**Exercise task**
Return every line below that contains the word "farthest", treating uppercase and lowercase letters as different.

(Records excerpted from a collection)
• • • •

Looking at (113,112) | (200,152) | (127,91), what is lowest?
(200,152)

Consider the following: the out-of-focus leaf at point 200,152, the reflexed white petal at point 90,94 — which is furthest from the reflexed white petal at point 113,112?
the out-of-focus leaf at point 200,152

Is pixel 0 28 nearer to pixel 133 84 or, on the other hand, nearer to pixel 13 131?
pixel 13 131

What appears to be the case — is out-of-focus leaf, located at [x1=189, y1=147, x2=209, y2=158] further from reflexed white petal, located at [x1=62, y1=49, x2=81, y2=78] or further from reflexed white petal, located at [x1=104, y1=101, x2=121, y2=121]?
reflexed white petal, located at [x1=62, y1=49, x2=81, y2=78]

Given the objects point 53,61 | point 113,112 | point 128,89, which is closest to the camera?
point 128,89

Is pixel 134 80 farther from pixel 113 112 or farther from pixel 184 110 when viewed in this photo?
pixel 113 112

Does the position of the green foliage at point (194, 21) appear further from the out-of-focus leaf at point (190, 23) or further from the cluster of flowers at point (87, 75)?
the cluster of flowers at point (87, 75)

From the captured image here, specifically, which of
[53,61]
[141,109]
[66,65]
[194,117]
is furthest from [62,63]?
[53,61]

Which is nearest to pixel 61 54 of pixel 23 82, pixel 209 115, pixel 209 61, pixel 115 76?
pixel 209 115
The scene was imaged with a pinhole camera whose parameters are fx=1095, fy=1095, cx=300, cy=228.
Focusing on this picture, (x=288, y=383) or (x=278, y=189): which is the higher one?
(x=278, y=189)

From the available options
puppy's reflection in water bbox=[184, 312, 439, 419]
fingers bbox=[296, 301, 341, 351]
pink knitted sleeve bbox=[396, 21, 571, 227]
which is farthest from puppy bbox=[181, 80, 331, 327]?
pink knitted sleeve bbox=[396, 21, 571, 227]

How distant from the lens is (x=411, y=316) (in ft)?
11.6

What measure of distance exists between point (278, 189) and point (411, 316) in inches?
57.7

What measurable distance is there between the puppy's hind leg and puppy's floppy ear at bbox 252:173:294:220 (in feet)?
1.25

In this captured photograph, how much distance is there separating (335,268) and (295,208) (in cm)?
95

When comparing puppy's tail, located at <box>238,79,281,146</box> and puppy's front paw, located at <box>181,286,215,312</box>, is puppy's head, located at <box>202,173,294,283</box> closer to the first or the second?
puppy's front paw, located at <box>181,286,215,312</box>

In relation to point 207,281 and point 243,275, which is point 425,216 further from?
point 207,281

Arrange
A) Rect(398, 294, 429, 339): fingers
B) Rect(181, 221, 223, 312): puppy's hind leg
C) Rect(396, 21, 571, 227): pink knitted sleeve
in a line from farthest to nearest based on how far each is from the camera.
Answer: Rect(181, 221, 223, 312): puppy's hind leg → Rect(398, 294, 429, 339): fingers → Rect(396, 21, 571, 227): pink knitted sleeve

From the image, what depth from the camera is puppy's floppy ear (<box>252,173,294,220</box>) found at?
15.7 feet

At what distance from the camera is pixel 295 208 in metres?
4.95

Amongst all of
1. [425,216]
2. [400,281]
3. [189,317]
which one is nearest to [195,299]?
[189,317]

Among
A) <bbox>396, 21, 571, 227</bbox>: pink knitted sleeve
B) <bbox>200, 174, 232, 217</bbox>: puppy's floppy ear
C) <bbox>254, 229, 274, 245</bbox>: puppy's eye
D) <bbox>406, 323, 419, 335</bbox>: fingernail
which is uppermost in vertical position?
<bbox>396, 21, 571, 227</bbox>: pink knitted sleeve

• • • •

**The completed task**
which is farthest from puppy bbox=[181, 80, 331, 327]?
in a line from farthest to nearest based on how far each is from the camera.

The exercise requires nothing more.